The third finding of that study is reflected in Renegade Dreams. In Eastwood, the Divine Knights gang was originally more of a civil rights and community service organization, but it entered the drug market in the 1980s and 90s. This had appeal in a community where other economic and educational opportunities were limited. The drug trade, with its accompanying problems of addiction, violence, and incarceration, serves as a backdrop to the ethnography. Thus, I believe it is essential that students understand these historical nuances regarding the war on drugs and drug dealing. They need to know about these realities, without perpetuating racist stereotypes and assumptions of criminality that create so much harm.
Politics of Respectability
A major theme in Renegade Dreams is the contestation of who is deemed a good guy versus a troublemaker causing the violence in Eastwood. Gang unaffiliated residents blame the gang, older gang members blame younger gang members, and younger gang members blame other gangs. These various people compete to claim who has a right to speak on behalf of the neighborhood. I want to briefly note the connection between this contestation and the long history of a “politics of respectability” in black communities. This politics of respectability demarcates who is considered “respectable,” or included in the social mainstream.
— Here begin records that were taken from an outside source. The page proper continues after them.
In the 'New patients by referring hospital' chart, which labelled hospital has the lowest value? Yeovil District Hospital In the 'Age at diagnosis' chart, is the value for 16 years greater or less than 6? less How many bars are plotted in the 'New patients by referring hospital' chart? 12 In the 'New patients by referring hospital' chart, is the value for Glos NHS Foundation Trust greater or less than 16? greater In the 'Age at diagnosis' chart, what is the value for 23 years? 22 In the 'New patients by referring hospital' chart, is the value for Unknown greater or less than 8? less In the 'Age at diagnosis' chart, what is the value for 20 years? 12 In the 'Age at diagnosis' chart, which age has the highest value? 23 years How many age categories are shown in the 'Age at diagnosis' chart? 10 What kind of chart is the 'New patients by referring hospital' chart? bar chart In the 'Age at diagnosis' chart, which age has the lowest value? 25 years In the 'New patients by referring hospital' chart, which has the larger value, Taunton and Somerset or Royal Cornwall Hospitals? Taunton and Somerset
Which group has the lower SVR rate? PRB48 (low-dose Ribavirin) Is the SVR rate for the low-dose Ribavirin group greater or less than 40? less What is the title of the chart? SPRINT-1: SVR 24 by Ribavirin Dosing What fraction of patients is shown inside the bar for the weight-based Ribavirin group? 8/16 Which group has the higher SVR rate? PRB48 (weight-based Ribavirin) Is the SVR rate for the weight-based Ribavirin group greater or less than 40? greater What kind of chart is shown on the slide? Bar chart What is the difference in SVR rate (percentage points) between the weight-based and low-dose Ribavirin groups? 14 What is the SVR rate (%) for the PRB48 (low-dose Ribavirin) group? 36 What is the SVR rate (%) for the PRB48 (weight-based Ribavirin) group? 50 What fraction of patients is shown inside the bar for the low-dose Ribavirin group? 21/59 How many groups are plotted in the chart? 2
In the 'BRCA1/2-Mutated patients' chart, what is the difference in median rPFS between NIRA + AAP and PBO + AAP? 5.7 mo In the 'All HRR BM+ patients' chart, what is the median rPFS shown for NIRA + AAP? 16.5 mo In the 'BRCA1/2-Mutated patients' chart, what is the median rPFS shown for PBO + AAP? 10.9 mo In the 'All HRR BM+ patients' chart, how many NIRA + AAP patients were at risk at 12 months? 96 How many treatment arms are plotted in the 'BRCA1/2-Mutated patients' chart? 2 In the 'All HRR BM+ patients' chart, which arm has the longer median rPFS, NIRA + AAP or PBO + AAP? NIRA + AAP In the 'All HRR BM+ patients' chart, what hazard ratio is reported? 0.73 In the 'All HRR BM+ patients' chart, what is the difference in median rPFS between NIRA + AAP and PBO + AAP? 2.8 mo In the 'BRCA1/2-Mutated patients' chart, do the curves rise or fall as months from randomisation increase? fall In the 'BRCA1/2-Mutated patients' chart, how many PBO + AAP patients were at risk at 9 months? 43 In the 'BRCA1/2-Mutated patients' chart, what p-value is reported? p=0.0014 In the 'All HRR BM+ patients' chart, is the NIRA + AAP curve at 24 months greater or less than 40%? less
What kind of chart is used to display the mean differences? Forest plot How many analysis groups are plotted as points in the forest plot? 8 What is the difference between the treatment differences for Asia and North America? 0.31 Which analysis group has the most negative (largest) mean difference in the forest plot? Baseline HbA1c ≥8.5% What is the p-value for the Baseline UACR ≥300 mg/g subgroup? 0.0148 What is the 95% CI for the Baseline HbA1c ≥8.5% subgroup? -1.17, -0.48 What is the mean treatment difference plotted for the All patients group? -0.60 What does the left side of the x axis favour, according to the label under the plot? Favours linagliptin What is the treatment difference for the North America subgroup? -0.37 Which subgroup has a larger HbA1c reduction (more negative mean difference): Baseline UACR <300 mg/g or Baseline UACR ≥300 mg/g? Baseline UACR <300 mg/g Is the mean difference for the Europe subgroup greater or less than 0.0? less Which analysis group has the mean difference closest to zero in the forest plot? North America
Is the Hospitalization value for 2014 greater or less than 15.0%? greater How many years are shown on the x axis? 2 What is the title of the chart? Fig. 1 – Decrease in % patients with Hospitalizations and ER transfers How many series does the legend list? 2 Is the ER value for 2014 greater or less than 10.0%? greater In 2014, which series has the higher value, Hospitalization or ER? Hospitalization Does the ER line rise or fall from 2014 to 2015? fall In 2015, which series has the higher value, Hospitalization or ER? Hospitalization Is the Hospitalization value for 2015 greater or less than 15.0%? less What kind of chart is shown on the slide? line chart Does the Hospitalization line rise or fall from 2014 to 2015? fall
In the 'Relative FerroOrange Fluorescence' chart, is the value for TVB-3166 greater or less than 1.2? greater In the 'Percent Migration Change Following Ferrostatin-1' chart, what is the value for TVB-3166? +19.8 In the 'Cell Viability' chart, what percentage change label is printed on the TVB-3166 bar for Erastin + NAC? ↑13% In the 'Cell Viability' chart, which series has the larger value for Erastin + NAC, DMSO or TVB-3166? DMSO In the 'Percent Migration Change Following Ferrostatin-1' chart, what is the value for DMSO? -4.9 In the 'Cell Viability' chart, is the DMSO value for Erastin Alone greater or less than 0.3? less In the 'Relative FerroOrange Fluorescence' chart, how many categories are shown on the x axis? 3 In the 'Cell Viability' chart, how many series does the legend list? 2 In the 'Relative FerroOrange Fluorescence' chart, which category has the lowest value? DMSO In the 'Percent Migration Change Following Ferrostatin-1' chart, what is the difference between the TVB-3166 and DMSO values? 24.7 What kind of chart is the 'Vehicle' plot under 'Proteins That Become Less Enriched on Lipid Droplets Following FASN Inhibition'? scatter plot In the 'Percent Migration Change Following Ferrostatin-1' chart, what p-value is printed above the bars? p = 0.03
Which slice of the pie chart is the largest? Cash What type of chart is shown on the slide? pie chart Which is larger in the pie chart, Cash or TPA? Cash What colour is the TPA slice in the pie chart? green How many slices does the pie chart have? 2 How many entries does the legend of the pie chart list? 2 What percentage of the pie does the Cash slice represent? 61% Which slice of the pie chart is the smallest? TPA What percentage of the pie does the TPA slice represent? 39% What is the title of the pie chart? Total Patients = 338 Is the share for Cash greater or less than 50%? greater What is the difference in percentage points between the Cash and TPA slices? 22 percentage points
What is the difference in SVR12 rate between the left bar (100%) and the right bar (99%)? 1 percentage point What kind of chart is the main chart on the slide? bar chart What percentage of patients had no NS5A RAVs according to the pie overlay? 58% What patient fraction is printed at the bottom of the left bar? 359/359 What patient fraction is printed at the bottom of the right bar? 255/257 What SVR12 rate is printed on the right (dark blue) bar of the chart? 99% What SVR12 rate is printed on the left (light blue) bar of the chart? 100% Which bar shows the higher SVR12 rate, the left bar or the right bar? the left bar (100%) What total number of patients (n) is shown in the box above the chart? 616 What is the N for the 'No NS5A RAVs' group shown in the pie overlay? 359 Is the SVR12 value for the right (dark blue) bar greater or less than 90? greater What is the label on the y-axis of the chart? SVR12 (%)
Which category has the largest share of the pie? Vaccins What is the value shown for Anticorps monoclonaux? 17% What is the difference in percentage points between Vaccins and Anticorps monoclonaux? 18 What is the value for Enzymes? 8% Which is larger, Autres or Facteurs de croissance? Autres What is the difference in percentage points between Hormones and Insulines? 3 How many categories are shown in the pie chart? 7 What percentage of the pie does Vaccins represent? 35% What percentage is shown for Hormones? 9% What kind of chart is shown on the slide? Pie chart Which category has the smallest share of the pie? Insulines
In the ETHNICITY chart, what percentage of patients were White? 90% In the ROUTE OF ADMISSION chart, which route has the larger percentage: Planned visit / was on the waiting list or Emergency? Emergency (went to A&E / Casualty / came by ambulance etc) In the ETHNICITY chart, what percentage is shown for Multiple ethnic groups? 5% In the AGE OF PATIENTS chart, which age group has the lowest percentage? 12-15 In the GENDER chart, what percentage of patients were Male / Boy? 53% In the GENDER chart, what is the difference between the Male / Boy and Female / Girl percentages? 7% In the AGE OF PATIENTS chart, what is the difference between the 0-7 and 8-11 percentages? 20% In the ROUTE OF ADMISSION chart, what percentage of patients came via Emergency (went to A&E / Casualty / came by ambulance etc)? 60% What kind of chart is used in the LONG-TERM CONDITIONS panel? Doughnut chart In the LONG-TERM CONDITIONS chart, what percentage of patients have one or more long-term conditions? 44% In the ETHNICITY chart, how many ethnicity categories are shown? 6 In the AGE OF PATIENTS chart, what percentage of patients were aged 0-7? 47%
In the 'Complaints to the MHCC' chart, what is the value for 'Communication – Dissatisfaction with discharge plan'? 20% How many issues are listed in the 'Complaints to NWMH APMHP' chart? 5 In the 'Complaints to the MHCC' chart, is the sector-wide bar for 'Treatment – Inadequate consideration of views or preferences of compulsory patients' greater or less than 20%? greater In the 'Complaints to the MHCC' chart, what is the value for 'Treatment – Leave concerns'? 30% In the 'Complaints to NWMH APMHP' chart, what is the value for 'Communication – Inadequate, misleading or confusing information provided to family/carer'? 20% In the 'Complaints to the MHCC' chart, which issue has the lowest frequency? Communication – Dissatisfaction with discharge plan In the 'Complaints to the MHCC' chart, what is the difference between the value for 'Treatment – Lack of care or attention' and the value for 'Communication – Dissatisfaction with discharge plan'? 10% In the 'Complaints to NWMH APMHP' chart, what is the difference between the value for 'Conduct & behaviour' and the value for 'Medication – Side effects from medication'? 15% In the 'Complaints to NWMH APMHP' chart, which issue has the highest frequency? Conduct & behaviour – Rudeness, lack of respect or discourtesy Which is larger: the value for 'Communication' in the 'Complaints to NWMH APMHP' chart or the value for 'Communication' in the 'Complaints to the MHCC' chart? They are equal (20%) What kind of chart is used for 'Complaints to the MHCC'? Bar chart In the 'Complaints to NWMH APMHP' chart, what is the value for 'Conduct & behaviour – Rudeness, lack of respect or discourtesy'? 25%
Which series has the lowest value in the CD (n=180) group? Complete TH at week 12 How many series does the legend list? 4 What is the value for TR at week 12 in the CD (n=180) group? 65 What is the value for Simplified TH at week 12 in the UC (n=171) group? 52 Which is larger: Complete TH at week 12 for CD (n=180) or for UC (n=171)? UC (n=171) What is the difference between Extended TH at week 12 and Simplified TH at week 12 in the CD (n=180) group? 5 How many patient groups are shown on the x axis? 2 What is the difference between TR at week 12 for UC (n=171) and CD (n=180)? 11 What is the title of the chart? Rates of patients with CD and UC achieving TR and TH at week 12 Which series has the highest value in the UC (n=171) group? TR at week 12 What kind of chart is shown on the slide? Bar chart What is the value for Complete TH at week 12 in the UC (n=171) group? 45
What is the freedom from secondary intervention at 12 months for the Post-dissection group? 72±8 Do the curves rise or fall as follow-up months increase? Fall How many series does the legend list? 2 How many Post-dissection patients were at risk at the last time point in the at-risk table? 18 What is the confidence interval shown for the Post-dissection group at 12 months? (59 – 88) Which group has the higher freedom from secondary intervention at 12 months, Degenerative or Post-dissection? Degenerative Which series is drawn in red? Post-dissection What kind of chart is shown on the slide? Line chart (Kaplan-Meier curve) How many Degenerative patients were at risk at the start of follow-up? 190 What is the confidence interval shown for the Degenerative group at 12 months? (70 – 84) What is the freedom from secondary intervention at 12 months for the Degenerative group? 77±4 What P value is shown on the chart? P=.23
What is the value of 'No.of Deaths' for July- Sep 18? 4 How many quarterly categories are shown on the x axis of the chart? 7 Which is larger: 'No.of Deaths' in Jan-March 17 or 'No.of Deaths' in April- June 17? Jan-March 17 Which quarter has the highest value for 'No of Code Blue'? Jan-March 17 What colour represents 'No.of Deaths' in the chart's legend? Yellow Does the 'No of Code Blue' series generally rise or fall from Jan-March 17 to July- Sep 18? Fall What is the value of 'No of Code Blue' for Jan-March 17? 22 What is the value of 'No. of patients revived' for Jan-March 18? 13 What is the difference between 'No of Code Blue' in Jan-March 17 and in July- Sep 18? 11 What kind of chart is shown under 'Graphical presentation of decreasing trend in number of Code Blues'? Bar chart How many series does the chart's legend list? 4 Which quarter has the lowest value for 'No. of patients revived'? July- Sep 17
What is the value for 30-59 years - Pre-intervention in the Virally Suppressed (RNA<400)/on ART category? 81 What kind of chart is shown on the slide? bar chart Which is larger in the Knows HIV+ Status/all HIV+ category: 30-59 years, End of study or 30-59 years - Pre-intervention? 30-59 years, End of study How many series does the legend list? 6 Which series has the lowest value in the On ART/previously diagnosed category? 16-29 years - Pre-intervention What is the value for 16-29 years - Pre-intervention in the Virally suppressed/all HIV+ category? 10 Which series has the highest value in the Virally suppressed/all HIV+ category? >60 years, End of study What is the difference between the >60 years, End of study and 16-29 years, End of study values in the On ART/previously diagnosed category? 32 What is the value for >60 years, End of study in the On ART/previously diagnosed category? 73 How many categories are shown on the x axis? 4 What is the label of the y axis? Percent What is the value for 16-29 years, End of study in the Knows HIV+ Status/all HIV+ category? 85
It originates, in part, from a 19th century civil rights strategy promoted by leaders like Booker T. Washington. Washington argued that if African Americans demonstrated that they were morally, economically, and socially respectable as individuals, it would lead to great rights. Meanwhile, W.E.B. Du Bois promoted the idea of a “talented tenth” of black Americans who would lead the civil rights movement. These ideas, as well as the lived reality for black Americans that they could face criminalization or death if perceived as a troublemaker, led to a politics of respectability. The legacy of this, and shades of it, continue to today. It may be important to provide this historical context to students to help them understand the roots of the internal disagreements among black people in Eastwood.
Anthropology and Racism
In discussing the history of racist policies in the United States, it is essential to also note the role that the discipline of anthropology has played in promoting racism. Some late 19th and early 20th century anthropologists classified human skulls by race and ethnographers divided people into strata of “civilized” and “primitive,” categories of social exclusion rooted in racism. This “research” contributed to the eugenics movement and the racist biological arguments made by proponents of segregation. While some early anthropologists, such as Ruth Benedict and Franz Boas, pushed back against theories of cultural or racial superiority, most early anthropology is laden with racist assumptions about who is included in “civilization” or “society.” In fact, the delineation between sociology and anthropology can trace its roots to these assumptions; sociologists studied “civilized” (code: white) societies, while anthropologists studied “primitive” (code: non-white) societies. Any discussion of ethnography and race requires us to acknowledge and honor this fraught history. We must teach students to question the discipline, even as we teach them its value.